Every User Lies

Forgot to say: Freakanomics is interesting, but their chapter on abortion being the main driver in lowering the crime rate doesn’t fit the UK at any rate - I have little direct experience of the USA. The chapter was interesting mostly because they wrote that the woman at the centre of Roe vs Wade later became an anti-abortion campaigner. That also reminds me of the episode of House where a pregnant woman was about to die and House wanted to abort, but when they opened the womb to do a biopsy on the baby’s lung, the little fella grabbed House’s hand. It was such a good scene I never even thought of the special effects needed until I was half way through typing this comment.

Most of the software I develop is bespoke, so is heavily based around the client’s specific requirements.

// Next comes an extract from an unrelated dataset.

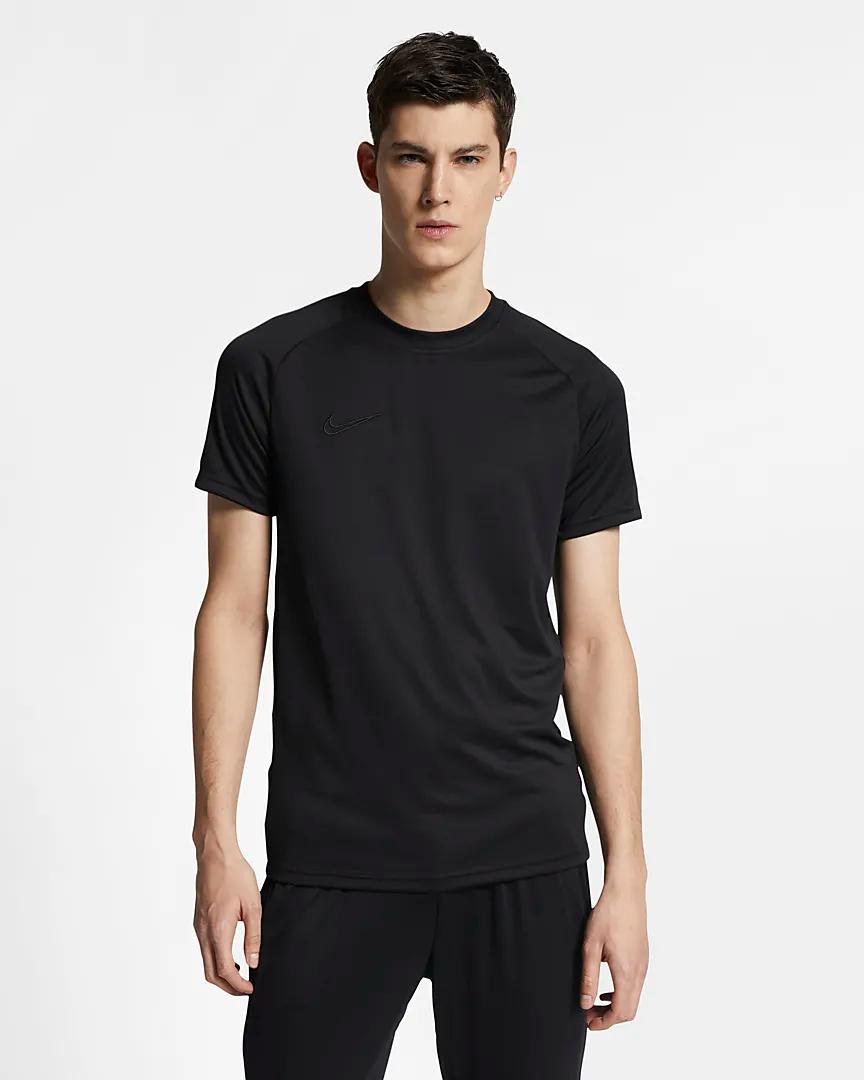 Haut de football à manches courtes Nike Dri FIT Academy pour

Only most clients don’t really know what they want when it comes to actual features. The big mistake is to offer clients a wide array of choices because they invariably always select what they perceive to be the most flexible, open solution - even if it is more difficult to develop and costs them more. And invariably they won’t use it.

If you say to someone, “Do you want feature X, which we think will do what you require, or do you want feature Y which will not only do what you want but also integrate with Facebook, generate PDFs and export data in ten different formats” then they will nearly always choose ‘Y’ because it sounds better and they are scared of making the wrong choice. People naturally hedge their bets and think, “Well, I better have that… just in case”.

The key I find is not to offer them choices but propose a solution and see whether it suits them. If it does, great, but if not then you are step further in finding out what they actually require.